J’ai soufflé mes 18 bougies en forêt. La vue du sommet de la tour rendait encore plus difficile le fait d’être seul pour mon anniversaire. En effet, de là-haut, j’apercevais toute la ville de Québec. Je savais que pendant ce temps, tous mes amis s’y trouvaient à faire la fête alors que je surveillais la forêt. Une fois ma journée de travail terminée, je n’avais aucun divertissement. De plus, la nuit vient rapidement lorsqu’on se trouve dans les bois. Mes célébrations se sont donc résumées à attendre que le temps passe et à me coucher tôt. Le gardien de tour précédent avait eu la bonne idée de s’apporter des batteries pour être en mesure d’écouter la télévision à la fin de la journée. Malheureusement pour moi, je n’étais pas aussi débrouillard.

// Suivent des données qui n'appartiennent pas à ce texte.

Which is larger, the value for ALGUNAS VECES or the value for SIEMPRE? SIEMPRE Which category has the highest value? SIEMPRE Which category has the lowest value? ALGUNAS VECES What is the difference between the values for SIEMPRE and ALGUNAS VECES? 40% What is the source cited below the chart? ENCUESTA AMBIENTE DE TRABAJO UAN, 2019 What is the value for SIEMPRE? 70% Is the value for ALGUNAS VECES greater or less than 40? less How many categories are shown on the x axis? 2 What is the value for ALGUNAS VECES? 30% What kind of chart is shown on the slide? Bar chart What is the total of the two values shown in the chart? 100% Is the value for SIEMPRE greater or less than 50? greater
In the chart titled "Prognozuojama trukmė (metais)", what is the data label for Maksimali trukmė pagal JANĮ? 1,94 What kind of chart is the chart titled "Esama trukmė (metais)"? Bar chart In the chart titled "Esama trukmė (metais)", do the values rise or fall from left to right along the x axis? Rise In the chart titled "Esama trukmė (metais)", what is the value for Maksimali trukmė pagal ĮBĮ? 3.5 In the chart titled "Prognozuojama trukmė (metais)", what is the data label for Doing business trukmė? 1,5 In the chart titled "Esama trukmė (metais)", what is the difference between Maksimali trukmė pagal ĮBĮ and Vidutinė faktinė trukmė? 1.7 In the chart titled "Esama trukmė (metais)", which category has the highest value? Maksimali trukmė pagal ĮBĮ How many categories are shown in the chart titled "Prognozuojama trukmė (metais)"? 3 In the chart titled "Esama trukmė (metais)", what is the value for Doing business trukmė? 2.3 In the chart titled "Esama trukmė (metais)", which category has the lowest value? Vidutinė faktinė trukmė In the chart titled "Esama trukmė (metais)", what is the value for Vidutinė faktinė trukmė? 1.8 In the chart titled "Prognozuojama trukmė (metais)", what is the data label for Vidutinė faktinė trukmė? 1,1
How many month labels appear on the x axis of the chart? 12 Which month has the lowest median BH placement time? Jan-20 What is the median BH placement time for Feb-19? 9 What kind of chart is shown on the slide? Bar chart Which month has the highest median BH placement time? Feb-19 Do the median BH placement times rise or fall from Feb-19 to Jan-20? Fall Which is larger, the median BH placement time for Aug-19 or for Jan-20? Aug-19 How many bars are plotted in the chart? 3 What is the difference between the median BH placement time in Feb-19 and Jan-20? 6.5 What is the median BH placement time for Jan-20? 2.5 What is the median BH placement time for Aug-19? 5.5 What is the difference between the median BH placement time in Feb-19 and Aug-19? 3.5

J’avais de nombreux problèmes avec les mulots. En plus de manger ma nourriture, il m’empêchait de dormir la nuit. Afin de remédier à cette situation agaçante, j’ai eu l’idée d’amener des pièges à souris. Je les ai donc installés avant de quitter les bois pour mes quatre journées de congé. Je me disais alors que je n’aurais qu’à ramasser le tout à mon retour et que je devrais par la suite avoir réglé mon problème. À mon retour, j’avais bel et bien fait quelques prises, cependant elles venaient avec une odeur immonde de décomposition! Il fallut plusieurs semaines avant que l’odeur ne disparaisse complètement.
Par mesure de sécurité, je devais quitter la tour lorsqu’il y avait de la foudre. De même, lors des journées de pluie, je n’avais pas à inspecter le territoire puisque le risque d’allumage était assez faible. Cependant, d’autres tâches m’étaient dévolues à ce moment. Je devais m’assurer de l’entretien du chemin qui menait à la tour. Je m’occupais également de préparer le bois qui serait utilisé l’été suivant. La cabane étant équipée d’un poêle à bois, il était nécessaire d’avoir quelques réserves. Malheureusement pour moi, ces efforts ont été faits en vain, puisque personne ne reviendrait travailler dans cette tour après mon départ. En effet, à la fin de cet été, la décision fut prise de mettre fin définitivement à la détection par tour des incendies de forêt. Malgré la solitude et la monotonie de cet emploi, je dois néanmoins avouer que cette expérience a été très formatrice!